I hope I have put this thread in the right place, because its about family relationships, rather than romantic ones.
I am NC with a few members of my family (a handful of people), and have not seen or contacted them for years. I am a much more stable and happier person for it, and haven't looked back. They have never met my children. I do maintain contact with other members of my family, but on a one-to-one basis.
The problem I have is what do I do about big family events such as weddings/christenings/funerals? So far I have not gone to these events, because the people that I have NC with would be there.
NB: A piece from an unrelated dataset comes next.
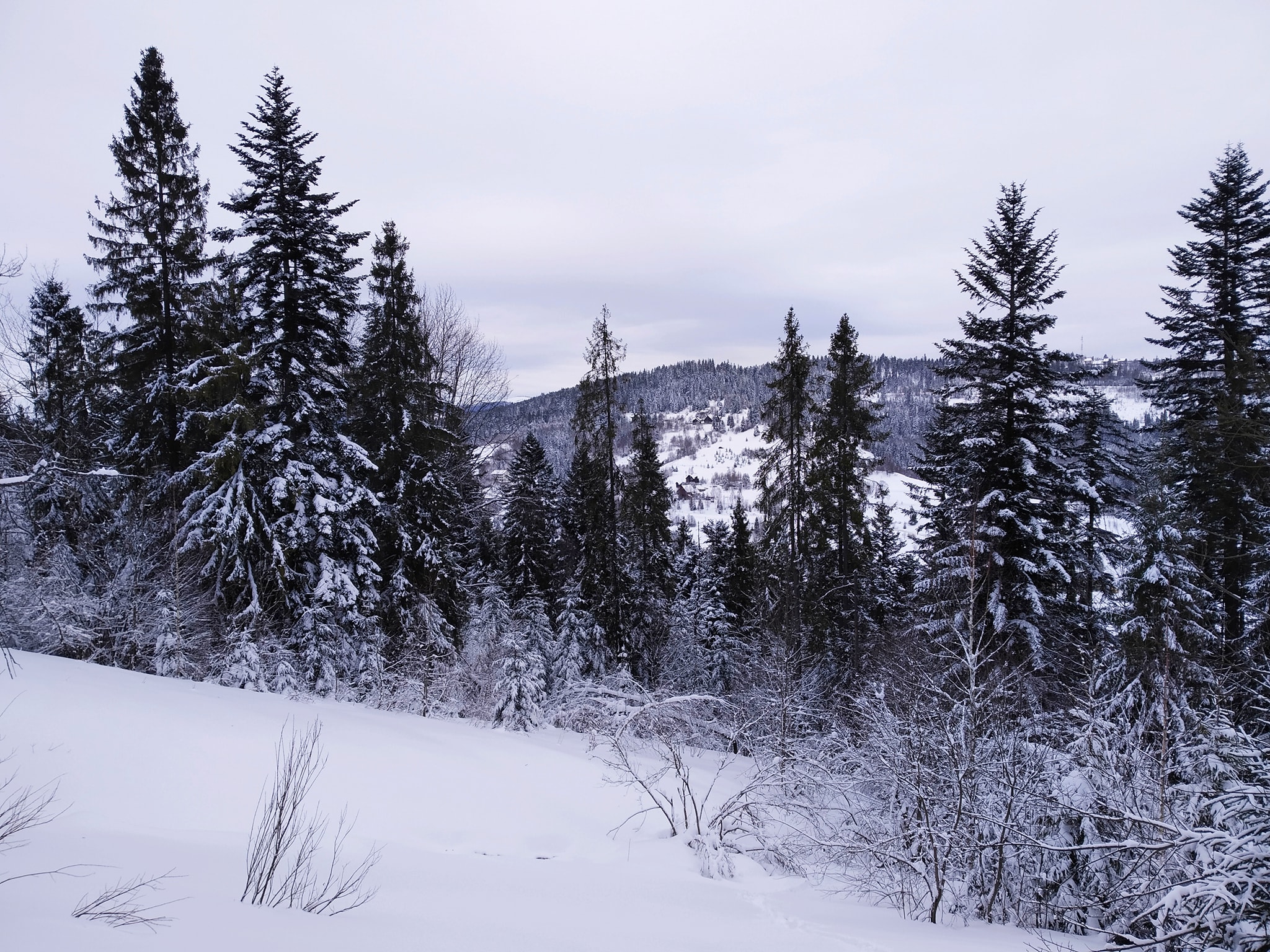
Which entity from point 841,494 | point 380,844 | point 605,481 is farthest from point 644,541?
point 380,844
But I can foresee some future events in the next year or two where it will be harder to not go (grandparent's funeral, close family member's wedding etc).
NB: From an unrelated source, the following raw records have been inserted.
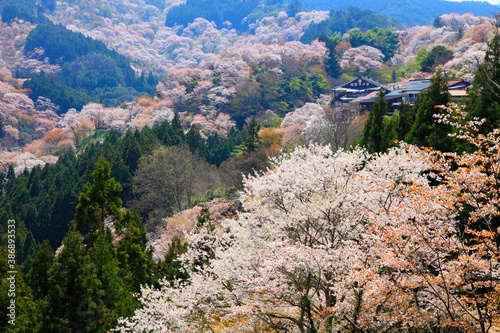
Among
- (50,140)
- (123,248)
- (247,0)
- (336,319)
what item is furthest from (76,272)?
(247,0)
I really want to be a part of these things, and I resent that I have to miss them. I also feel bad that my children don't get to experience big family celebrations. But it was so awful before I went NC, and I am so much happier now. Life is more settled, and I feel that being completely NC - with no exceptions for special occasions - has been an important part of its success of it for me. I worry that just a tiny bit of contact, would open the floodgates of letters/emails/general emotional abuse again. Not to mention how horribly uncomfortable it would be for me and all the family to be in a room together again.
None of my family, whilst having some understanding of why I have gone NC, really supports me, and I am scared that one day, missing someone's wedding may cause a big rift between the me and the little family I have left.
I am wondering what other people in my position do? How do you deal with this?